Structures are objects used to specify what rows and/or columns should exist in a table. The following expressions are used to define structures:
<variable-name> = STRUCTURE (<rows-names>)x(<columns-names>);
<variable-name> = STRUCTURE ROW(<rows-names>);
<variable-name> = STRUCTURE COL(<columns-names>);
The use of the keyword STRUCTURE is optional. The names must be separated with ",". The following expression fits a table in a structure:
<table-name> = FIT <table-name> INTO <structure-name>;
The following expression finds a table that has the rows and columns required by a structure and fits the table in this structure:
<variable-name> = FIND <structure-name>;
The expressions for finding and extracting tables in xml files may be used without specifying the files, and in this case all the loaded files will be used. For finding tables in specific files, use the following:
<variable-name> = TABLE <table-name> FROM <file-variable1>, <file-variable2>;
<variable-name> = FIND <structure-name> FROM <file-variable1>, <file-variable2>;
The following expression is used to transpose tables:
<table-name> = TRANSPOSE <table-name>;
The following expression is used to join tables, like in SQL natural join:
<table-name3> = JOIN <table-name>, <table-name2>;
If arrays are passed as arguments to the join instruction, only the first tables of aeach array will be considered. The following expression is used to print tables or strings in the terminal:
PRINT <table-name>;
PRINT <string>;
Strings must be written with double quote. Multiple arguments may be passed to the print function. In this case they must be separated with "<<". Example:
PRINT "Tables 1 and 2:" << table1 << table2;
The following expression is used to export tables to csv or json files:
EXPORT <variable-name> AS <file-name>;
The file name must be a string that ends with ".csv" or ".json". If an array of tables is passed, multiple files will be created. The generated files may have for example the names "filename(0).csv", "filename(1).csv", "filename(2).csv", etc.
When referring in the dsl file to a xml file that must be passed as argument to the program, use the symbols $0, $1, $2, etc.
See the files "example.dsl", "example2.dls" and "example3.dsl" for examples on how to use the language.
Packages used: DOM, to parse the XML files.
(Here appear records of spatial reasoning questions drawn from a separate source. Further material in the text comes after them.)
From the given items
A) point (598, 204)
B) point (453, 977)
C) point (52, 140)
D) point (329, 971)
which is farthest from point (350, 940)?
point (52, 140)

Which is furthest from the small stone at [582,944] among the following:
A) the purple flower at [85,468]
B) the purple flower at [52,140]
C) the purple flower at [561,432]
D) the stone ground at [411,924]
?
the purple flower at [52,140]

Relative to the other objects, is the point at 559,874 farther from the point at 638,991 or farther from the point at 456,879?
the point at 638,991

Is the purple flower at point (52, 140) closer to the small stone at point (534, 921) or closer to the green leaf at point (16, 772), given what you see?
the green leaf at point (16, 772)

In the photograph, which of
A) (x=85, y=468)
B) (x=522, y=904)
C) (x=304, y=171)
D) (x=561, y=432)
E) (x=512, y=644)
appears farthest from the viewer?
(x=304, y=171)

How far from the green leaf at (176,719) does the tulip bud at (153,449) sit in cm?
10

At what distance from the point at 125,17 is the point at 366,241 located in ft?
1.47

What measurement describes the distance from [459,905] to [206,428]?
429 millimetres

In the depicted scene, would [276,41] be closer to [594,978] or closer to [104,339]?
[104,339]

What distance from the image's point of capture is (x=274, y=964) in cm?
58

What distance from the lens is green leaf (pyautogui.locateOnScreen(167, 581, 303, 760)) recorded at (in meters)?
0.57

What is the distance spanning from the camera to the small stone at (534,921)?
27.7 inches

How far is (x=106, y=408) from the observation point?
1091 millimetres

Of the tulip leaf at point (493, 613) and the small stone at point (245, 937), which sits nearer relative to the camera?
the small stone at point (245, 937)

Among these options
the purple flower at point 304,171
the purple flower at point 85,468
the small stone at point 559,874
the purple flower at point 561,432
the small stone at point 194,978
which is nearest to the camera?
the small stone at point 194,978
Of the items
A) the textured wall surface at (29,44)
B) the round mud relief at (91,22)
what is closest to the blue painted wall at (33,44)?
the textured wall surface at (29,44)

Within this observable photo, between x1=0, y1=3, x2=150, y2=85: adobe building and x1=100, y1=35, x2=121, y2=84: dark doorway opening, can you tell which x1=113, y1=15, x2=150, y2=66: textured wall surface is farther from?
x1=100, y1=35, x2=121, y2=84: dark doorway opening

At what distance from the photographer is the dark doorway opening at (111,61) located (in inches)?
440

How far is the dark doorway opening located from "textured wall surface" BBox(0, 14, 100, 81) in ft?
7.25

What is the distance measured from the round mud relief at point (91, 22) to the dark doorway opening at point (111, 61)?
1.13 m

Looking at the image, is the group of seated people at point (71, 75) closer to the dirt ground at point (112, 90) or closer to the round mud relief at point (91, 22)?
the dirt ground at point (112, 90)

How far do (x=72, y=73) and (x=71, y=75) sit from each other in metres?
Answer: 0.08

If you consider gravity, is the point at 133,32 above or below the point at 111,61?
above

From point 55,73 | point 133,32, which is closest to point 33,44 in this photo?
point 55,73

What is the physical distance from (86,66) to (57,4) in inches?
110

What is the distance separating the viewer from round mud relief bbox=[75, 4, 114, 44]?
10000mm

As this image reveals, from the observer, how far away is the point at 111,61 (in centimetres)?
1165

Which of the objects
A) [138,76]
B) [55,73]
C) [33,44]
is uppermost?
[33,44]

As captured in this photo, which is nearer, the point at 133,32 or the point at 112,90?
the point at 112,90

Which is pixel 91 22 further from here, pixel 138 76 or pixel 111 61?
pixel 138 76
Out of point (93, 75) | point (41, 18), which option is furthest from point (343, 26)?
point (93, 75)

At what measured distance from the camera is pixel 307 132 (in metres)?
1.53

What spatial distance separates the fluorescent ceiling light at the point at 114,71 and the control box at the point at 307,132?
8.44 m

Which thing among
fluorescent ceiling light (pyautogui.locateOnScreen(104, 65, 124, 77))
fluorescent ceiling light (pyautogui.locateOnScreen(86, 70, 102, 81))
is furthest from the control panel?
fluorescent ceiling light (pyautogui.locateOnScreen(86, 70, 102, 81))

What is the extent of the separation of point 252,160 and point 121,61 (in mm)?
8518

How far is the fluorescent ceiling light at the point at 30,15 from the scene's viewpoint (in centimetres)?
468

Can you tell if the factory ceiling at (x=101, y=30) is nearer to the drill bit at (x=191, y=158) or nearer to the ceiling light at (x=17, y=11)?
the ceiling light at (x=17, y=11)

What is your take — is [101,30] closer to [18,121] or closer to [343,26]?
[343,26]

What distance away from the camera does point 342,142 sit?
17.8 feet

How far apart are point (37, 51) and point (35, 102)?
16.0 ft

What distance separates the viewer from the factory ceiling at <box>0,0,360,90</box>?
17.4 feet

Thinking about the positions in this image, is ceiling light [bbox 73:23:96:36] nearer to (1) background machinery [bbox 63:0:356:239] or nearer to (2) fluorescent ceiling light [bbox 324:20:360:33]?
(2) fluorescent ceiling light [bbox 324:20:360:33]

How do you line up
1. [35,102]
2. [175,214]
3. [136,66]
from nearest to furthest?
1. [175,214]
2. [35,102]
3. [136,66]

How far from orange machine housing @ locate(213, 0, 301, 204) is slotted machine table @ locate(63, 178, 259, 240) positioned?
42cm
JSON, to export to JSON.
Specific error messages are printed in the following situations:
- When the program tries to access a variable (table, file or structure) that does not exist.
- When the program tries to access a parameter (a xml file) but not enough parameters were passed to the program.
- When the program tries to specify a structure without names for columns or rows.
- When in an export expression the format of the file to export is not specified or not supported (the file name must end in .csv or .json). In the first two cases the error will cause the program to stop, because there will be values missing to calculate the result of the expression. In the other two cases the instruction is simply not executed. It is possible to override variables. The parser checks the existence of variables with same names and removes one of them if necessary. This way the same name may be used to refer to different types of variables in different parts of the program (like in javascript and python).